◆ IL TUO COMPITO ◆
Prosegui l'articolo sul caso Froome, riprendendo subito dopo la sua ultima frase.

◆ TESTO IN ESAME ◆
::::

Caso Froome, l’UCI spiega la propria procedura

In seguito alle numerose polemiche sul Caso Froome, l’UCI cerca di far chiarezza sulle proprie regole. Criticata da molti, a partire da Tony Martin, per la mancata comunicazione della positività del Keniano Bianco e della conseguente mancata sospensione dall’attività, la federazione internazionale rilancia oggi il proprio regolamento, applicabile al caso specifico. Un intervento che segue quanto fatto anche nei giorni scorsi, quando un rappresentante telefonò a Tony Martin per dei chiarimenti, con il tedesco che si è dunque successivamente scusato pubblicamente, ammettendo come non vi fossero stati favoritismi in favore del corridore britannico e della Sky.

“Nell’interesse della trasparenza e per evitare qualsiasi fraintendimento, l’UCI vuole ribadire acluni concetti base applicati nel regolamento antidoping”, si legge dunque nella nota pubblicata oggi, che estrapola alcuni dei punti cruciali in questo caso dal proprio regolamento.

“Un risultato anomalo non è necessariamente una violazione del regolamento antidoping”

Ricordando come quella di Chris Froome sia un “risultato anomalo” e non una positività, l’UCI dunque sottolinea come “un risultato anomalo non è necessariamente una violazione del regolamento antidoping” per cui “la presenza di una sostanza proibita” può essere anche causata da altri fattori esterni al doping, come nel recente caso di Michael Bresciani, sospeso per soli due mesi dopo che l’UCI ha valutato il suo caso come assunzione involontaria.

Una volta riscontrata la positività dalla CADF (Fondazione AntiDoping Ciclismo) viene avvertito il LADS (Servizio Legale AntiDoping), una unità indipendente dell’UCI che si occupa di fare una prima analisi della documentazione relativa a questo risultato anomalo per poi notificare il corridore, la federazione nazionale e l’agenzia nazionale antidoping di riferimento, oltre che l’AMA (Agenzia Mondiale Antidoping). Viene contemporaneamente avvisata anche la dirigenza UCI, ma per il momento non viene preso dunque nessun provvedimento.

::::

◆ Dati di ancoraggio da testo a regione ◆
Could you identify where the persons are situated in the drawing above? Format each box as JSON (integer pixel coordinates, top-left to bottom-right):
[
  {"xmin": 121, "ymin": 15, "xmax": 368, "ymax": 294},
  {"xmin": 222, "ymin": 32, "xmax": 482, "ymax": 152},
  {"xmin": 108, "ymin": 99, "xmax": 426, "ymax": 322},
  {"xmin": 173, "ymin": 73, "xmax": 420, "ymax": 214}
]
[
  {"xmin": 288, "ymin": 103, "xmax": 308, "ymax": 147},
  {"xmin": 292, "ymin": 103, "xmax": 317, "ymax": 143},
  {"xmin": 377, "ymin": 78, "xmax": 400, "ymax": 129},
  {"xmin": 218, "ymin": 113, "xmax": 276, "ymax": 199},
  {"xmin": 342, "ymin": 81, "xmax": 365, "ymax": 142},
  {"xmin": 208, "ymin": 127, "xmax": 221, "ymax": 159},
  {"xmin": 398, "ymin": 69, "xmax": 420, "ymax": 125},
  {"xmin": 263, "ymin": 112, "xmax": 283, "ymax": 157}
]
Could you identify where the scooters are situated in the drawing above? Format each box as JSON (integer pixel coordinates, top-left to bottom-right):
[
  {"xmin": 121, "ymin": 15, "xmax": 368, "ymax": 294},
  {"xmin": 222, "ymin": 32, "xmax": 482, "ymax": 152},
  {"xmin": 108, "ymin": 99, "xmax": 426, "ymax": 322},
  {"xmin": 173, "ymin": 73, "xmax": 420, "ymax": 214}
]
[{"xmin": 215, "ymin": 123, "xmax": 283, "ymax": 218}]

::::

◆ RISULTATO DEL COMPITO ◆
“Le Sostanze Specifiche come il Salbutamolo non prevedono la sospensione”

A quel punto il corridore ha facoltà di chiedere le controanalisi e se ne attende l’esito. Una volta ricevuto un eventuale esito di conferma (in caso contrario si ferma tutto, e il corridore viene automaticamente scagionato), o se il corridore non dovesse chiedere l’analisi del campione B, il LADS chiede spiegazioni al corridore. Viene conseguentemente aperta una procedura disciplinare, che nel caso delle “Sostanze Specifiche“, come è il salbutamolo, “non prevedono la sospensione (in quanto l’AMA ritiene che queste sostanze siano state più probabilmente usate per altri scopi, piuttosto che il miglioramento delle prestazioni)”. Se il corridore o la squadra lo ritengono, come fu fatto in casi simili, a partire da quello di Diego Ulissi, vi è la possibilità di autosospendersi e questo periodo di stop volontario sarà poi dedotto dall’eventuale squalifica successiva, ma in questo caso la Sky ha lasciato correre il suo corridore, anche qui non senza polemiche, da parte in primis di Brent Copeland.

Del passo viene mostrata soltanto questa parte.